The Hidden Throttling Traps

Because we could not run our own storage metrics on the source tenant, we were flying blind on file types. This client was a software firm, which meant their "Documents" were not just 50KB Word docs. They were hoarding 10GB+ Virtual Machine (VM) images and massive ZIP archives.

Microsoft 365 throttling is aggressive with file counts, but it also struggles with massive single files during high-volume moves. Between the sheer size of these files and the throttling, our "one night" migration bled into a two-day slog. With only a few weeks left on the TSA, losing 48 hours to a slow sync was a margin of error we did not have.

What I Would Do Differently

I would address file size discovery from both angles.

Working with Source IT Team

During the discovery phase, I would ask the Source IT team to run a report showing the top 20 largest files for each user and each SharePoint site we are migrating. This does not require full tenant access. It only requires visibility into the data we are authorized to move.

This report tells me if I am dealing with standard office documents or if I need to plan for massive files that will slow down the migration.
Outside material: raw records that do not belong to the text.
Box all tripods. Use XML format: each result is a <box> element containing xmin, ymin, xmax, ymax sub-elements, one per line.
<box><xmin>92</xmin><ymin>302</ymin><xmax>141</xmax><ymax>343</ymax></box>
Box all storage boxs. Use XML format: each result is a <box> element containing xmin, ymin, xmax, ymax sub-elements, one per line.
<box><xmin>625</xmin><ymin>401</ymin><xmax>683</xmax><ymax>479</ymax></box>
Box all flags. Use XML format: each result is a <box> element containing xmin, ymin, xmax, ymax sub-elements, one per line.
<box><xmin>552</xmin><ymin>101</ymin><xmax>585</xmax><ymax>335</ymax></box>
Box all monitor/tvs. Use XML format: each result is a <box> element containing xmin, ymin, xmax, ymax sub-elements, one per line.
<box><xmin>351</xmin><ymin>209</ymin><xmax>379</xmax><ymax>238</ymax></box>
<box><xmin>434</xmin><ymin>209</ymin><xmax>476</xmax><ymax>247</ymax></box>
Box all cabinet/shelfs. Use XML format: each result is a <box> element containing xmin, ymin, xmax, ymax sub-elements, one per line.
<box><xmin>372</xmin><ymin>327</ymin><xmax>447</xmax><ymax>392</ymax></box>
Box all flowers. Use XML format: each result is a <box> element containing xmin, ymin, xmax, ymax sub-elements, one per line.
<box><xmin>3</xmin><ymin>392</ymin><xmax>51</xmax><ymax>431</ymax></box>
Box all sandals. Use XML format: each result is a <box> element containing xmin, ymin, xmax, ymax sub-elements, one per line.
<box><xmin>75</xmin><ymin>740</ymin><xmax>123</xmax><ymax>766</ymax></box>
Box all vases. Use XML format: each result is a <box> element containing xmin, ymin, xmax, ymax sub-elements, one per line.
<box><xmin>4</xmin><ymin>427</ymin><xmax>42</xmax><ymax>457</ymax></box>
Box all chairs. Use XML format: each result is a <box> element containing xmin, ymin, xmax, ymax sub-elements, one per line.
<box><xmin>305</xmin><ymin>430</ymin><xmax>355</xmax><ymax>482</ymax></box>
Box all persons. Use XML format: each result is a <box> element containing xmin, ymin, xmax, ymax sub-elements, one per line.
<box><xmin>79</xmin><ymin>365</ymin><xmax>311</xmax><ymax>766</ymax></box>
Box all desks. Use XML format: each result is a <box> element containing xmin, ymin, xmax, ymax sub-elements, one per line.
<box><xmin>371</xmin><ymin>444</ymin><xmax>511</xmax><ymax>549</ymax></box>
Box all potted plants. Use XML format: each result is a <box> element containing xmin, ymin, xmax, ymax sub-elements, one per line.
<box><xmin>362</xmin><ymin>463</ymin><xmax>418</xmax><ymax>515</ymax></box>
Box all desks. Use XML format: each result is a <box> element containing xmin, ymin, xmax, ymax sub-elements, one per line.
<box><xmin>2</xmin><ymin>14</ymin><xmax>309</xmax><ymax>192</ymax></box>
Working with Business Unit POCs

If the Source IT team cannot provide file size reports due to security or resource constraints, I would ask the Business Unit POCs during discovery:

  • "Do you regularly work with virtual machine images, ISO files, or compressed archives?"
  • "What is the largest single file you work with on a regular basis?"
  • "Do you store video files, design assets, or large datasets in your OneDrive or team sites?"

If the answer is yes, I would either exclude those files from the migration tool and move them manually, or I would budget an extra 24 to 48 hours in the migration window specifically for those accounts.

Conclusion: Tech is Easy, Strategy is Hard

We often get fixated on the technical hurdles of a migration (bandwidth, API limits, and error logs). But in this carve-out, the technology worked exactly as designed. The APIs moved the data. The permissions transferred.

The friction came from the human side: the miscommunication about SharePoint libraries between Business Unit POCs and Source IT team, the well-intentioned users flooding the network with data at the wrong time, and the lack of visibility into work habits.

If you are facing a TSA deadline with limited visibility, the tech is likely the least of your worries. The tech will do its job. Worry about the questions you are not asking. Be specific, be forceful, and remember that your biggest challenge is not the migration tool. It's the strategy.